### Assigned task
Copy exactly the line containing "printable periodic table of" and all lines after it, through the last line of the material below; omit everything before it.

### Data

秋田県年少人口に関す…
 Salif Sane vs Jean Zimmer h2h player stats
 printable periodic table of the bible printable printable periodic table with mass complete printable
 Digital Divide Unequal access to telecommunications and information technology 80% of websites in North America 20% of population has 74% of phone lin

### Problem solution
 printable periodic table of the bible printable printable periodic table with mass complete printable
 Digital Divide Unequal access to telecommunications and information technology 80% of websites in North America 20% of population has 74% of phone lin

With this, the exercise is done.